Seif told a news conference at Cop27 on Monday that she and her relatives were extremely concerned for Abd el-Fattah’s well being after his mother did not receive her usual weekly letter from him during a visit to the prison.
“All we know is that Alaa stopped drinking water 50 hours ago. We don't know where he is. We don't know if he is alive,” Seif said.
“My mother waited outside the prison gates for 10 hours yesterday for her weekly letter. They didn't give her one. She is back at those gates right now,” she said, adding that she asked the British authorities to provide some proof that Alaa is alive and conscious but did not receive a response.
Seif said she had been extremely worried by recent interviews given by Egypt’s foreign minister Sameh Shoukry, who is chairing the climate conference, and President Sisi.
Asked about Abd el-Fattah’s condition on Monday, Shoukry told CNBC prison authorities would provide him with healthcare. “This is a matter of personal choice, and again it is dealt with within the penal system, within the rules and regulations that govern it,” he said.
Meanwhile, French president Emmanuel Macron said President Sisi had assured him Egypt was “committed to ensuring that [the] health of Alaa Abd el-Fattah is preserved”.
Seif said she was concerned her brother may be being force-fed against his will. “If that is the case, then he has been plunged into a worse nightmare than he was already in,” she said.

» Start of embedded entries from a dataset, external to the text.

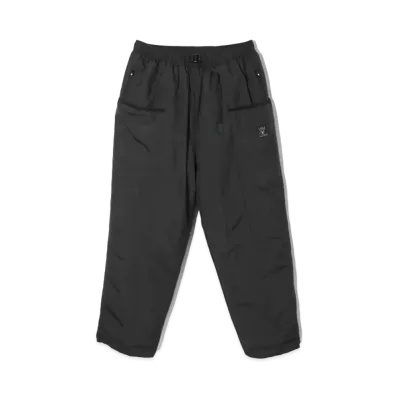 SOUTH2 WEST8 Insulator Belted Pant "Black"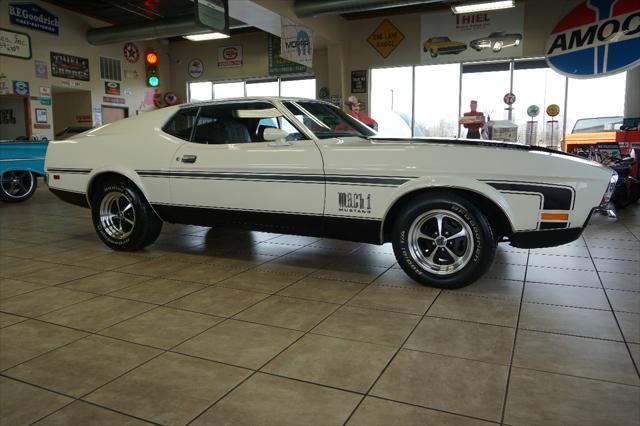 used 1971 Ford Mustang car, priced at $39,997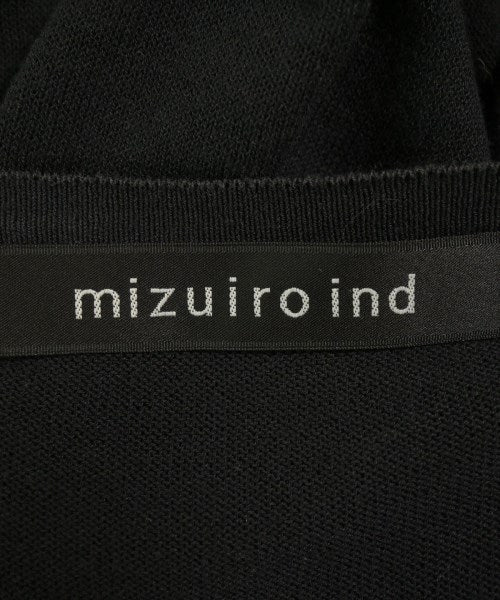 mizuiro ind 開襟衫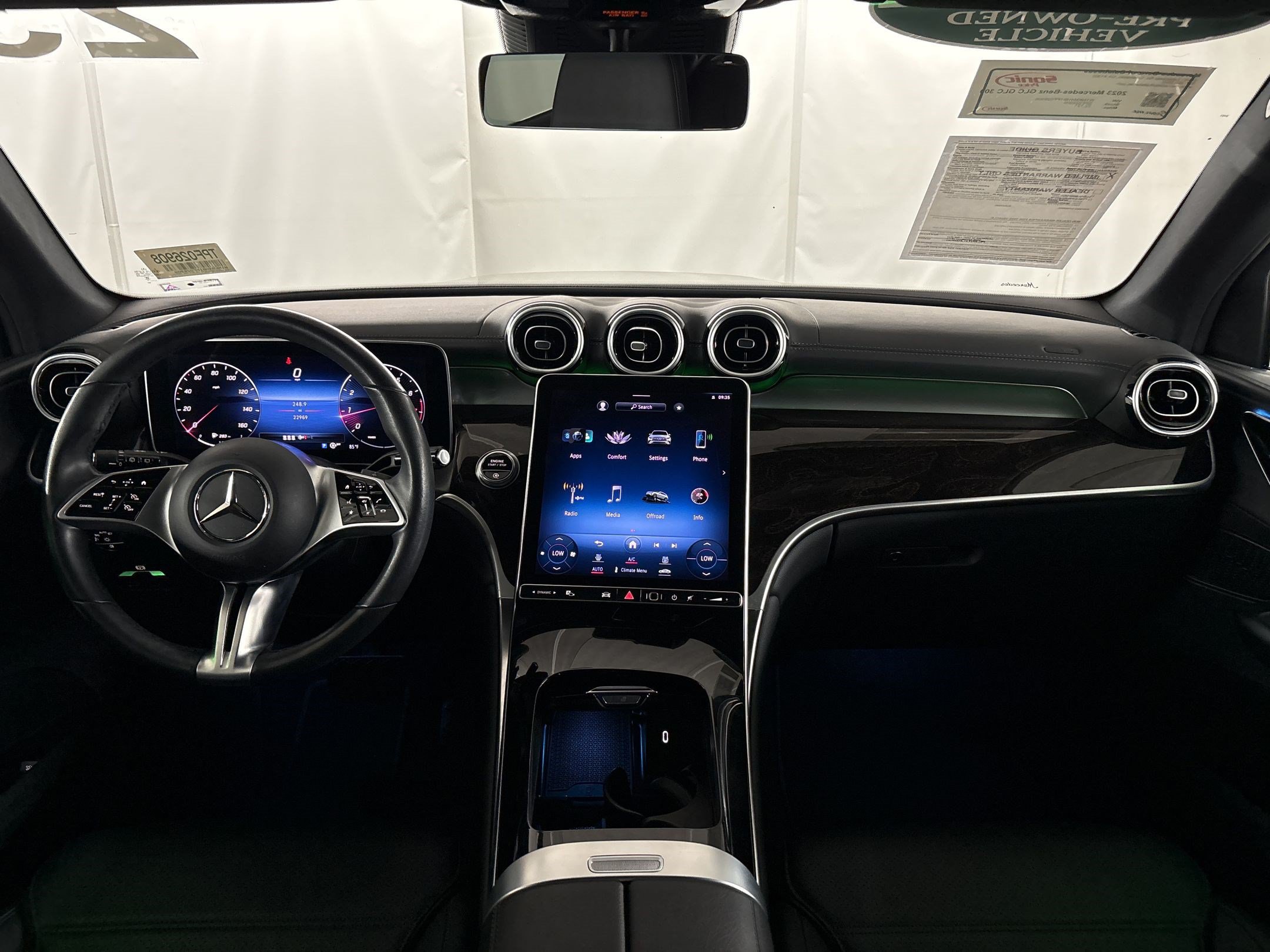 Certified 2023 Mercedes-Benz GLC 300 4MATIC image 15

“We know that they are happy for him to die,” she added. “The only thing they care about is that it doesn't happen while the world is watching.”
Ravina Shamdasani, the UN high commissioner’s spokesperson, told a press conference in Geneva that Türk had personally spoken with Egyptian authorities to appeal for Abd el-Fattah’s release, most recently on Friday.
Asked whether the UN was concerned he may have already died, given the lack of communication with his relatives in recent days, Shamdasani told reporters: “We are very concerned for his health and there is a lack of transparency, as well around his current condition”.